Coronavirus: Doomsday forecast: 500 cases a day unless lockdown works
Locked-down Victoria will be hammered by up to 500 new cases of COVID-19 every day by the end of next week unless the outbreak is checked, exclusive modelling shows.
Locked-down Victoria will be hammered by up to 500 new cases of COVID-19 every day by the end of next week — with infections doubling every five days — unless the disastrous coronavirus outbreak is checked, exclusive modelling for The Weekend Australian shows.
The confronting scenario emerged on Friday as Victoria reported the biggest daily spike in cases since the pandemic erupted, with 288 more people testing positive to the virus.
Premier Daniel Andrews, who is already under pressure over the bungling of security at Melbourne quarantine hotels, said the latest surge in infections was of “great concern” and had not yet peaked. “We knew it would need to get worse before it got better, and that unless we took those steps we simply wouldn’t be able to bring a sense of control to this,” Mr Andrews said, referring to the reintroduction of Stage Three COVID restrictions.
“We would not be able to see a stabilisation and then a driving down of those numbers. At the same time, no one should underestimate how significant, how big a challenge it is that we all face. It is very significant, and that is why each of us (has) to play a part.”

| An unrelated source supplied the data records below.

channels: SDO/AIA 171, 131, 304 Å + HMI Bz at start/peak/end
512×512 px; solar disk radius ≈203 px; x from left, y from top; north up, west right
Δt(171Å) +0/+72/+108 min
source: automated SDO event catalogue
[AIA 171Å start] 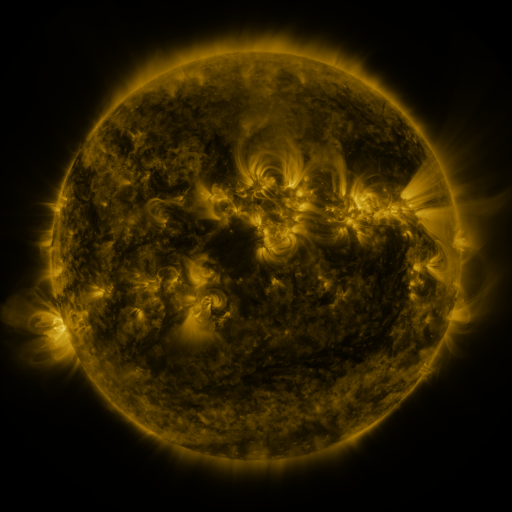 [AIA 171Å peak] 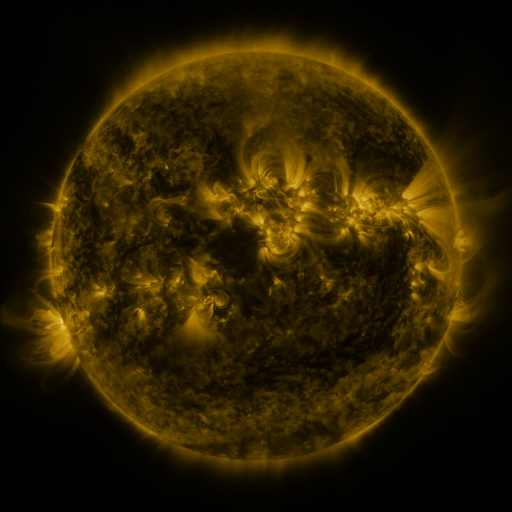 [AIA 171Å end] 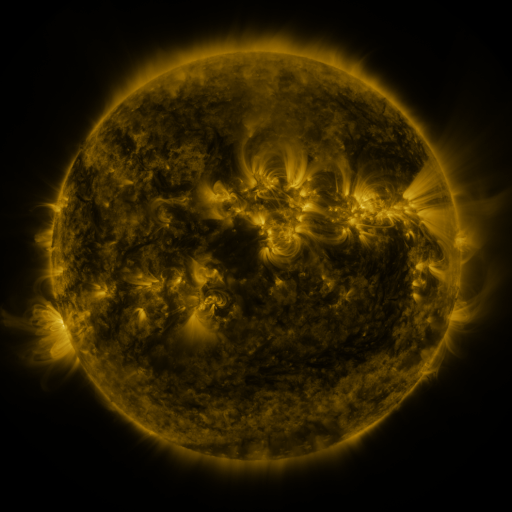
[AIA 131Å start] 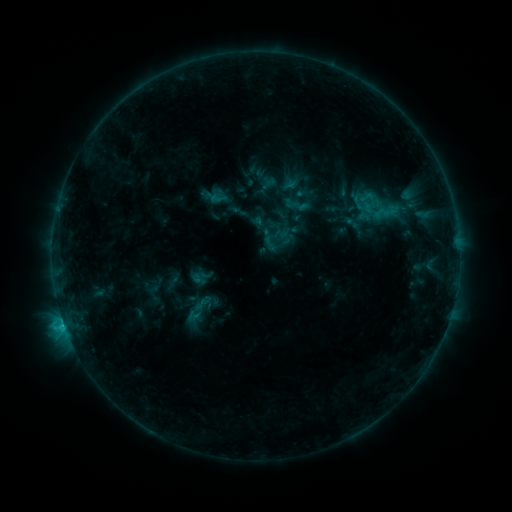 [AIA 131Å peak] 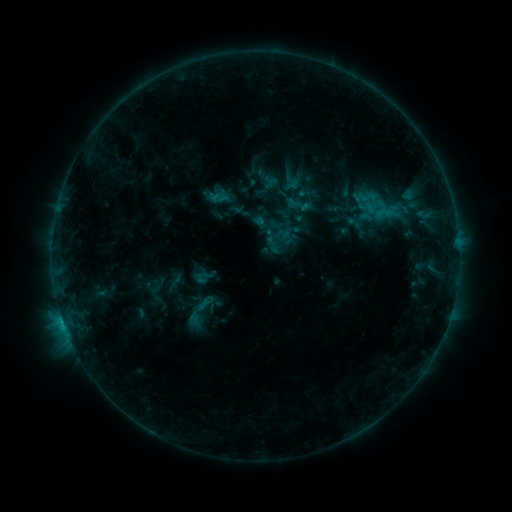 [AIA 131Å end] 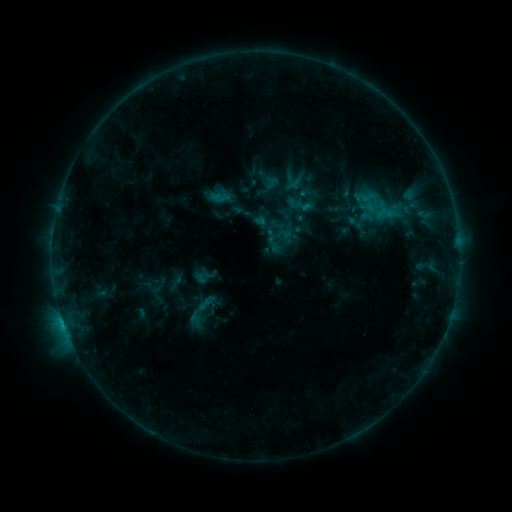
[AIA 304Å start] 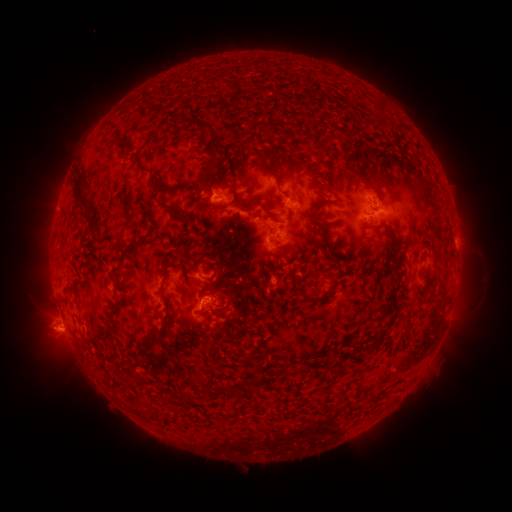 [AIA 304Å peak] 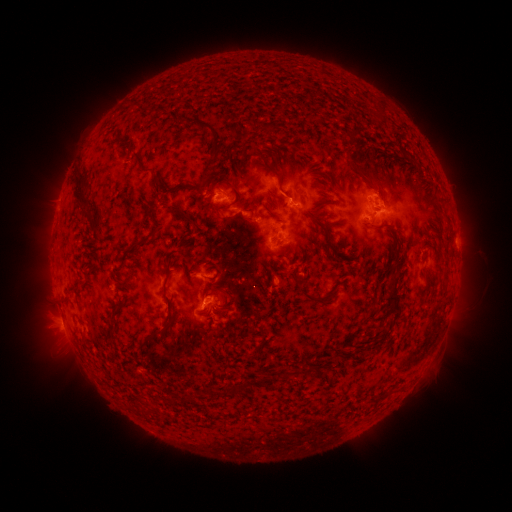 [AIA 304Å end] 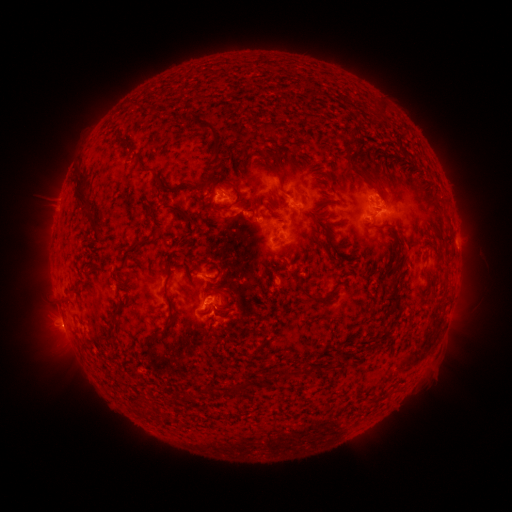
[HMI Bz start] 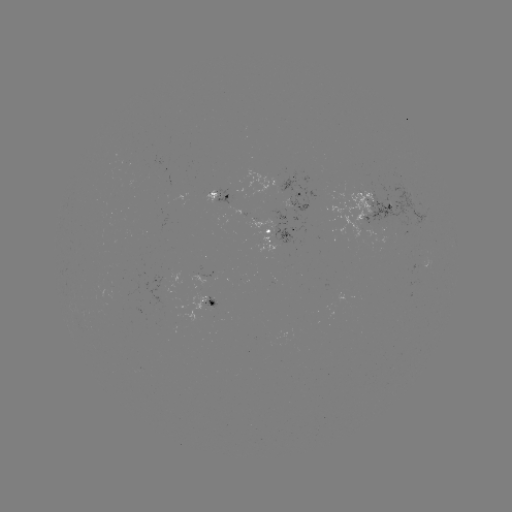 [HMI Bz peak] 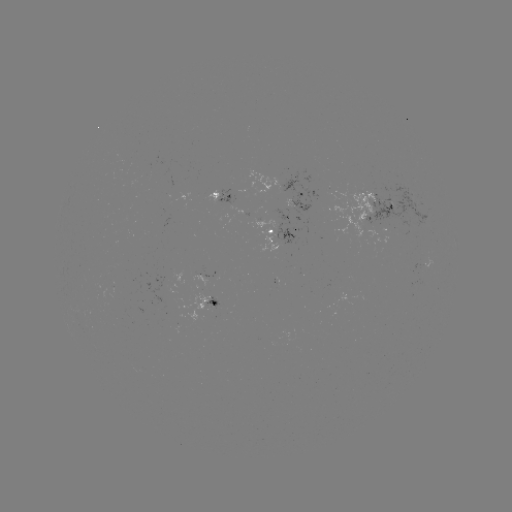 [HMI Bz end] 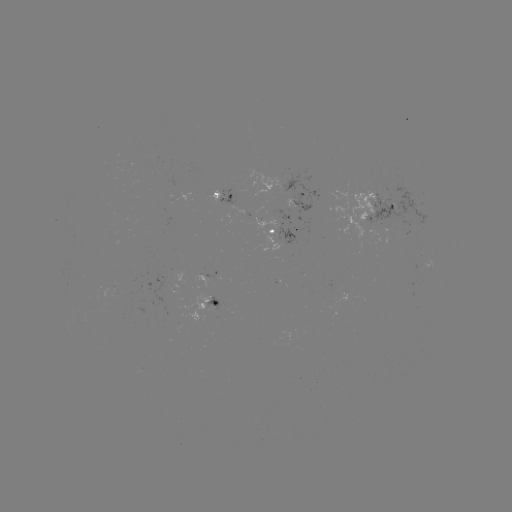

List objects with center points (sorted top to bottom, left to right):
emerging-flux region: (213, 306)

The modelling by mathematical biologist Deborah Cromer of the University of NSW’s Kirby Institute predicts the daily increase in new cases will hit 500 on Thursday and pass 1000 by July 21 if the disease continues to spread at the current rate.
She expects that case numbers will plateau next week as the reinstated restrictions take effect in Melbourne and the city’s surrounds, a prediction that was echoed by Victoria’s Chief Health Officer, Brett Sutton. If not, the modelling shows there will be 1349 new infections a day by the final week of July.
“This is community transmission, a really serious problem,” Dr Cromer said. “The lockdown is important. If nothing is done, then it will continue to take off, as we have seen elsewhere in the world.”
While Friday’s jump of 288 new coronavirus cases in Victoria surpassed the previous state record of 212 posted in NSW on March 28 at the height of the first wave of infections, the virus is not spreading as quickly as it was when lockdowns began nationwide three months ago.
Backed by the premiers and chief ministers, Scott Morrison acted swiftly to control case numbers that were doubling every three days in mid-March, putting Australia on a trajectory similar to devastated Italy and Spain, the European epicentres of the pandemic at that time.
The Prime Minister said on Friday it was “very clear” that community transmission had taken off in Melbourne. He warned that all Australians were at risk, despite the success of other states and territories in containing breakouts.
Mr Andrews said the majority of new cases were “under investigation” — suggesting community transmission — which is in sharp contrast to the situation in March-April, when most infections were traced to international travellers who had been in hot zones overseas.
Nobel laureate Peter Doherty, namesake and patron of the University of Melbourne’s Doherty Institute for Infection and Immunity, said the rate of spread in Victoria was consistent with a basic reproductive rate of 2.5 for the virus.
This meant each infected person could be expected to transmit the disease to 2½ others.
“I have been asking this question over and over of the epidemiologists, whether they are seeing anything above that,” he said.
“And it does seem to be about 2.5, which makes it about as infectious as a bad flu, but infinitely less infectious than measles.”
Dr Cromer’s modelling shows that the daily increase in new cases in Victoria would top 338 by Monday and 675 next Friday, July 17, unless the contagion was arrested. “The lockdown that is happening across Melbourne should work. In the past it did work,” said Dr Cromer, who has conducted COVID-19 modelling for NSW Health. “You would hope to see some impact next week in the slowing down of the numbers, somewhere between the 13th (of July) and the 18th.”
Professor Doherty said Melbourne’s plight underlined how dangerous coronavirus was.
“The lesson is this thing ramps up very, very fast,” he said. “When the word came out that we were coming out of lockdowns, I think people relaxed too fast.”